Using the entries below, return word for word the lines from the one containing "What is the spacing" up to and including the last.

[Stored records]

· · · · · · ·

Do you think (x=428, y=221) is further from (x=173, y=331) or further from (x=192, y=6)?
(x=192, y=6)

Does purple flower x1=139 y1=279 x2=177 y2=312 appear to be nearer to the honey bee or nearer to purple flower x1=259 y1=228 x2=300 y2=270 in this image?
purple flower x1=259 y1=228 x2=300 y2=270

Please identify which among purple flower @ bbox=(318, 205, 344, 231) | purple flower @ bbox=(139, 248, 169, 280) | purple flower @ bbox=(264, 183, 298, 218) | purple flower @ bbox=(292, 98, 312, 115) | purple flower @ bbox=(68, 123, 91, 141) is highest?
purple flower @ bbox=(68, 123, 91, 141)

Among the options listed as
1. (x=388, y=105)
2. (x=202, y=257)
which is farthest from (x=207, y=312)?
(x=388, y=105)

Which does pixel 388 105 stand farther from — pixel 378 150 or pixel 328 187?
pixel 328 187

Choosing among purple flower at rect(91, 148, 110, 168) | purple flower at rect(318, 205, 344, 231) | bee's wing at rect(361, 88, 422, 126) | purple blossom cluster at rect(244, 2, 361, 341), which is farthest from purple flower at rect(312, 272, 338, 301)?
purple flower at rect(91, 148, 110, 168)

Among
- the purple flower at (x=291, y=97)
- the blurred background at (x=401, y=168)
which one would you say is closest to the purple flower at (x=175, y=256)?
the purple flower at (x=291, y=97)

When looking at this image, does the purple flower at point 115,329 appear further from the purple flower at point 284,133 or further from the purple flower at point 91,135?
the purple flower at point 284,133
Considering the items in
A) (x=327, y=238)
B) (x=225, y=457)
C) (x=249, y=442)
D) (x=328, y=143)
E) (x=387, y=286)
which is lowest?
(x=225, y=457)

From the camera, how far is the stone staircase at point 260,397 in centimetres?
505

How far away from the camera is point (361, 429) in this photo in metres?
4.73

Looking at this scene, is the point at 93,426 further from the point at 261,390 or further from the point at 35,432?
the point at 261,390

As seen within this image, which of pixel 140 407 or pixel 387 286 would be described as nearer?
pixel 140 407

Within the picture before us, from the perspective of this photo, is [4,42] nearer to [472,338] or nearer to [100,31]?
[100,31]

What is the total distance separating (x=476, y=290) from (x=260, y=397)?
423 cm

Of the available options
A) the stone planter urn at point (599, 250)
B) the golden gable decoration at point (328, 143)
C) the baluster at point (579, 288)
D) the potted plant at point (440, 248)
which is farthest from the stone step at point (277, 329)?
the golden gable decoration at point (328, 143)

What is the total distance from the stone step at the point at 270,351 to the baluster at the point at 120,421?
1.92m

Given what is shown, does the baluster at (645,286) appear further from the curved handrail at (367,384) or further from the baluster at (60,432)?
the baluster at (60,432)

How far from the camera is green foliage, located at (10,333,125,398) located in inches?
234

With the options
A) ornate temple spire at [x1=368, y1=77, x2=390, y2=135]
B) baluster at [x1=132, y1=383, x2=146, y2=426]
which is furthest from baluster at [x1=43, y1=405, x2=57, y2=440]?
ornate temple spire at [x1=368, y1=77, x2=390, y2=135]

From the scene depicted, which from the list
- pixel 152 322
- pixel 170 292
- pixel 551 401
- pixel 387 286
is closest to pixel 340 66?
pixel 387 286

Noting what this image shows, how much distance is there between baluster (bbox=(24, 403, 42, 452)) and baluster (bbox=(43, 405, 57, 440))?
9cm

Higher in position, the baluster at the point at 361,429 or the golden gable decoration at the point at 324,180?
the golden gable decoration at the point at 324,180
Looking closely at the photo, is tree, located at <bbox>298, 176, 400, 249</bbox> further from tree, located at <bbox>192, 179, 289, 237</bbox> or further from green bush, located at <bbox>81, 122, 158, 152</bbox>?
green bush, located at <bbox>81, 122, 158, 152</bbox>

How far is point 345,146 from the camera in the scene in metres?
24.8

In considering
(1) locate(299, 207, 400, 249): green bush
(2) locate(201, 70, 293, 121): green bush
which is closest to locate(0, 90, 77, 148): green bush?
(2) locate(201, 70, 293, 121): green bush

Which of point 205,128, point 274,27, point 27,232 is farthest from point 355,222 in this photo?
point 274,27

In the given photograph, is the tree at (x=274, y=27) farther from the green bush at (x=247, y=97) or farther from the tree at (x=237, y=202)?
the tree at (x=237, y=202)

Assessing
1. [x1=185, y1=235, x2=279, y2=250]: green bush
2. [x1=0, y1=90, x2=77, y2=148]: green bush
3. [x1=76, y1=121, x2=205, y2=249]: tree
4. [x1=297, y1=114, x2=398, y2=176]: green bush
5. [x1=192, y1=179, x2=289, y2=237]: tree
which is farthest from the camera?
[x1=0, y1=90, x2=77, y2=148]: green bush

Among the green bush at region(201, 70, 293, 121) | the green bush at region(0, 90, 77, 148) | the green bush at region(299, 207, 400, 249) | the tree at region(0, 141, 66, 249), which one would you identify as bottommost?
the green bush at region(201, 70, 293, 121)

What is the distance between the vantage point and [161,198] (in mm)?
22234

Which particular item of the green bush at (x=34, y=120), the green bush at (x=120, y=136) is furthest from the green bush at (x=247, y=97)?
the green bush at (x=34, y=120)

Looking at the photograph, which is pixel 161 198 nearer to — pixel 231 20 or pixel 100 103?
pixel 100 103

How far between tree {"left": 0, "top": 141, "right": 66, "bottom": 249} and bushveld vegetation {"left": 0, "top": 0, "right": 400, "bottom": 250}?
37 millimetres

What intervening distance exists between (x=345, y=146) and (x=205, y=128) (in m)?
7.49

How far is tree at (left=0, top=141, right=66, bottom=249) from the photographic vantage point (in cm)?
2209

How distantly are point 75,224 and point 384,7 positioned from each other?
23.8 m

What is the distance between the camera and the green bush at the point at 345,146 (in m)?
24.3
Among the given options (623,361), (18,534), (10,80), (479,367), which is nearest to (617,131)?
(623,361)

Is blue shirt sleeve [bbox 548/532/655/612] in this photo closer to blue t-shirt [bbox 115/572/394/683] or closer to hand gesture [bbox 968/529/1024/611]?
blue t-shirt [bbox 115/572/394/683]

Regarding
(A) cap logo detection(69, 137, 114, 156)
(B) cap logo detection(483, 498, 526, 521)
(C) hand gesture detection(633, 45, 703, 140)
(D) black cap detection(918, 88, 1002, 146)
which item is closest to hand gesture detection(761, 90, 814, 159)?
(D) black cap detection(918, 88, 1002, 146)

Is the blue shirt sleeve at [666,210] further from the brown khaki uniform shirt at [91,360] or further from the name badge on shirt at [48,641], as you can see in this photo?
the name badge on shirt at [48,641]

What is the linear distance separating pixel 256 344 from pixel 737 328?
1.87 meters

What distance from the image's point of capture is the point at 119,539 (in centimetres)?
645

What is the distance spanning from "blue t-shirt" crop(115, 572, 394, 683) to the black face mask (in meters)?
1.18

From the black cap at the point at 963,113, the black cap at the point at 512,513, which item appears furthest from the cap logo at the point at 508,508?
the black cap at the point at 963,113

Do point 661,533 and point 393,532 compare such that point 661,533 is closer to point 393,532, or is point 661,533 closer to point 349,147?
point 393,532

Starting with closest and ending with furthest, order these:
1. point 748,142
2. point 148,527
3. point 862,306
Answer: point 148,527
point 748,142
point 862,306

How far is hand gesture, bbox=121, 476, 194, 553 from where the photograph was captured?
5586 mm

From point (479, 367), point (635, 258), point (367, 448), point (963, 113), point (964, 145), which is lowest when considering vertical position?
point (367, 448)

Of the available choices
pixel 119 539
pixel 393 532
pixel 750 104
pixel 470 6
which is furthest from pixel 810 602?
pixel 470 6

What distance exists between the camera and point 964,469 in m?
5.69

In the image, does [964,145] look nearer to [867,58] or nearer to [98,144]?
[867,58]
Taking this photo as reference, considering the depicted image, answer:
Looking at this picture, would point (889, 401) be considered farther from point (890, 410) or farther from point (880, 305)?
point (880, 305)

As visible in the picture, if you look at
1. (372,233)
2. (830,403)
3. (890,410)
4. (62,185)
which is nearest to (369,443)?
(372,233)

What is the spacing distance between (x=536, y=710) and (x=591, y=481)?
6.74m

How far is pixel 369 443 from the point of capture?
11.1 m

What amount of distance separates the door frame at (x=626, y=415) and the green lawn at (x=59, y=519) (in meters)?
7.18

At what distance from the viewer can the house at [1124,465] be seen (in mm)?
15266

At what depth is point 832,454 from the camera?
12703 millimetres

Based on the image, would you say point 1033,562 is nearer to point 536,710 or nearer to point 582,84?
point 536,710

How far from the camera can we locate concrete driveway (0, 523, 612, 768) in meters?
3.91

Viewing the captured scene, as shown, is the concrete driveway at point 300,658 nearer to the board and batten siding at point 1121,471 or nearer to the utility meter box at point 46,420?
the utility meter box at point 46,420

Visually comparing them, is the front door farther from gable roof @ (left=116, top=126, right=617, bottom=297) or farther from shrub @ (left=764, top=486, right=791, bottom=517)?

· · · · · · ·

*Task solution*.
What is the spacing distance between (x=536, y=710) and (x=591, y=481)?
6.74m

How far is pixel 369 443 from the point of capture?
11.1 m

What amount of distance separates the door frame at (x=626, y=415) and the green lawn at (x=59, y=519) (in meters)?
7.18

At what distance from the viewer can the house at [1124,465] be seen (in mm)?
15266

At what depth is point 832,454 from the camera?
12703 millimetres

Based on the image, would you say point 1033,562 is nearer to point 536,710 or nearer to point 582,84?
point 536,710

How far from the camera can we locate concrete driveway (0, 523, 612, 768) in meters?
3.91

Viewing the captured scene, as shown, is the concrete driveway at point 300,658 nearer to the board and batten siding at point 1121,471 or nearer to the utility meter box at point 46,420?
the utility meter box at point 46,420

Visually comparing them, is the front door farther from gable roof @ (left=116, top=126, right=617, bottom=297) or farther from shrub @ (left=764, top=486, right=791, bottom=517)?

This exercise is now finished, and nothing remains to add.